Pour avoir la réponse, à la belle saison 2012, les autorités mandatent le laboratoire de Louis Bernatchez pour faire des échantillonnages s'apparentant à des tests de paternité et de maternité sur les poissons. Absurde? Non. Les résultats sont convaincants, la pêche aux saumons ne nuit pas à leur reproduction. Il est donc beaucoup plus facile de convaincre les pêcheurs de la nécessité de remettre leurs prises à l'eau quand une explication scientifique vient appuyer la réglementation.
Innovateur
«Ça n'a jamais été fait ailleurs dans le monde, mentionne-t-il, c'est innovateur parce que c'est une utilisation judicieuse d'outils de pointe pour régler des questions quotidiennes.» Et quand on pense qu'au Canada, la pêche sportive représente
2 milliards $ en retombées directes, 7 milliards $ en retombées indirectes, que cela génère bon nombre d'emplois, souvent en région, il serait dommage de prendre des décisions non fondées scientifiquement.

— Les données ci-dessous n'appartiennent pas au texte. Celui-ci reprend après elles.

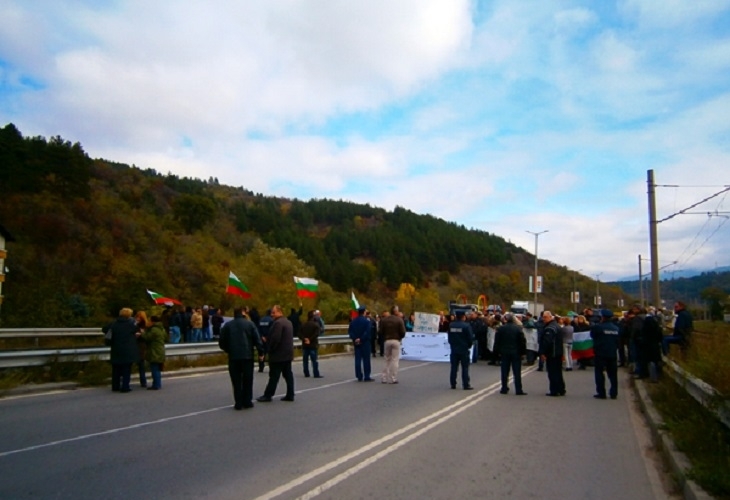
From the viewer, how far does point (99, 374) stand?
16141 millimetres

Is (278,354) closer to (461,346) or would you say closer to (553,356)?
(461,346)

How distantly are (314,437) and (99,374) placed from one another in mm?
8149

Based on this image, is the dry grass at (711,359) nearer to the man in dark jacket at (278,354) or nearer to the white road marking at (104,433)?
the man in dark jacket at (278,354)

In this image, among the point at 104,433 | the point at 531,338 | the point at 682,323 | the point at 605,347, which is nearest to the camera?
the point at 104,433

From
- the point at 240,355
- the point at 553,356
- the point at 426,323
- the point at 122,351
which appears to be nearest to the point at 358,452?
the point at 240,355

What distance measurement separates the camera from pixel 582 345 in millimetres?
22828

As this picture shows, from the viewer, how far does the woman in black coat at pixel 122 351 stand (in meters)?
14.8

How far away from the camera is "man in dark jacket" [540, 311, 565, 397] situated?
15.6 meters

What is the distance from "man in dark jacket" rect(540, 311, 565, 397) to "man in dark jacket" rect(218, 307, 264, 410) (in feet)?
21.3

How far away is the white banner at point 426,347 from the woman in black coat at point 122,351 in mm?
13612

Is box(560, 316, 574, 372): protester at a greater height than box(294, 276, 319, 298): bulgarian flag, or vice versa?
box(294, 276, 319, 298): bulgarian flag

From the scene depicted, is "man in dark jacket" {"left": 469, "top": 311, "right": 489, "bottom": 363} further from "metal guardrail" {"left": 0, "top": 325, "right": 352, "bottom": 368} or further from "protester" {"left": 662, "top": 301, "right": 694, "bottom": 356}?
"metal guardrail" {"left": 0, "top": 325, "right": 352, "bottom": 368}

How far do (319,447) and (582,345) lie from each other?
15575 mm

Le laboratoire de Louis Bernatchez fait partie des leaders mondiaux pour ce qui est de l'utilisation de la génétique pour la conservation et la gestion des populations aquatiques. Mais l'expertise développée sert à bien d'autres domaines. «On se sert des mêmes méthodes pour le braconnage de la grande faune, comme les orignaux et les cerfs de Virginie», relate-t-il. L'ADN prélevé sur une carcasse braconnée sert à repérer la viande qui en provient. L'expertise en la matière a été transférée au gouvernement du Québec. Avis aux chasseurs délinquants...
Nouvelles espèces
Louis Bernatchez est aussi passionné par la recherche fondamentale : comprendre et documenter l'origine des espèces et la formation de nouvelles espèces. À se demander s'il n'y a pas un peu d'ADN de Darwin dans celui de Bernatchez. En 2011, il a procédé à un vaste séquençage des poissons d'eau douce d'Amérique du Nord. «On pensait qu'à des endroits géographiquement différents, il y avait les mêmes espèces, mais on s'est rendu compte qu'il y avait des différences notoires dans leur ADN. Dans certains cas, il y avait jusqu'à 15 % de différence génétique, alors qu'entre l'humain et le chimpanzé, il n'y a que 2 % de différence», explique-t-il.
Sur 750 espèces de poissons étudiées, 130 nouvelles espèces ont été répertoriées. «Ça fait 28 % d'espèces de plus! Selon leur milieu de vie, les espèces évoluent et se spécifient», mentionne Louis Bernatchez. Devant ce processus évolutif rapide, le professeur s'est lancé dans des recherches en évolution appliquée : comprendre et gérer l'adaptation des espèces. «La pêche commerciale a toujours voulu pêcher des gros poissons. Certains ont évolué en devenant plus petits et passent donc entre les mailles du filet. Il faut réaliser ces changements pour adapter les méthodes et mieux comprendre les problèmes», explique celui qui est aussi rédacteur en chef de la seule revue qui traite d'évolution appliquée.
Et si ce concept de biologie évolutive rapide est valable pour les poissons, c'est valable aussi pour les bactéries, les microbes. Des chercheurs sur le cancer se sont d'ailleurs emparés de la chose. Comme quoi pêcher des poissons pour les chats du curé mène loin.